Harris H. Simmons

Zions Bancorp. has made many acquisitions over the past two decades, but its leader said Tuesday that the Salt Lake-based corporation could face its own takeover by a foreign company.

Harris H. Simmons, chairman, chief executive officer and president of Zions Bancorp. and chairman of Zions Bank, told the Salt Lake Rotary that the weak U.S. dollar is resulting in major foreign investments.

"I do think we have within the banking industry what is considered one of the really choice franchises in the United States," Simmons said, noting the strong population growth that has occurred in the 10 states where Zions operates banks.

But, he added, "we are not looking to sell the company. That's not in our plans."

The best defense against a takeover is the quality of the corporation, he said, but hurting that is the company's stock price. It has slipped from $82.44 per share at the end of 2006 to Tuesday's closing price of $53.22, although the percentage drop is typical of the industry during that time, he said. During the past year, the price has been as high as $88.56 and as low as $48.51.

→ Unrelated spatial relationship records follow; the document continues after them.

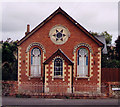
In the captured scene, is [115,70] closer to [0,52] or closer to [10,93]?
[10,93]

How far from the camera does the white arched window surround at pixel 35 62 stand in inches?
835

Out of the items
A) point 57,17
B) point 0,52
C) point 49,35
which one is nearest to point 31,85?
point 49,35

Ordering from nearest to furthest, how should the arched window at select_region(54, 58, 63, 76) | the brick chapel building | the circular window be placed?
1. the arched window at select_region(54, 58, 63, 76)
2. the brick chapel building
3. the circular window

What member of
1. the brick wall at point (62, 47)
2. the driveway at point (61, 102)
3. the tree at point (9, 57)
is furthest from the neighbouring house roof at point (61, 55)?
the tree at point (9, 57)

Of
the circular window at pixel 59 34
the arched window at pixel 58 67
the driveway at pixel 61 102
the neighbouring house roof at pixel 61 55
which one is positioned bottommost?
the driveway at pixel 61 102

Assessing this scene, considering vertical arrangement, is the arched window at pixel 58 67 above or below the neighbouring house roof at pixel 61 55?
below

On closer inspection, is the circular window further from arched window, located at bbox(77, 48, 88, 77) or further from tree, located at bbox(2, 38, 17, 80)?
tree, located at bbox(2, 38, 17, 80)

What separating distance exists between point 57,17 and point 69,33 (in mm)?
2180

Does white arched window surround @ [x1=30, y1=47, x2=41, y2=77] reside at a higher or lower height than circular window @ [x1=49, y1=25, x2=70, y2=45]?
lower

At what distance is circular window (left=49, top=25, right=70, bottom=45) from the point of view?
20953mm

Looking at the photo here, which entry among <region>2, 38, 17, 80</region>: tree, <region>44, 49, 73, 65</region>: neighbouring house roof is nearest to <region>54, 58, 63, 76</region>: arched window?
<region>44, 49, 73, 65</region>: neighbouring house roof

"The trick for us is to make sure that we come through this in strong shape and do it the best way we can," Simmons said. "But that's simply the best defense. Our hope is to be around here a good, long time."

Simmons noted that Zions Bancorp. has made many mergers and acquisitions. Formed in 1957, it was a local bank with $120 million in assets in the early 1960s. Several acquisitions have led to the current corporation, an entity with $50 billion in assets and more than 500 offices and 600 ATMs in 10 Western states.

Zions' approach has been to maintain separate charters and local boards, managers and brand names in the local markets, Simmons said, and the overall growth likely isn't finished.

Zions' outlook is buoyed by the expected population growth in the bank's 10-state region. The individual state populations are projected to boom anywhere from 35 percent to 114 percent through the year 2030, for an average of 51 percent — far ahead of the national growth outlook, he said.

"It's a growth profile that will provide us with a lot of opportunity," Simmons said. "We think we have as much growth potential as any major bank in the United States."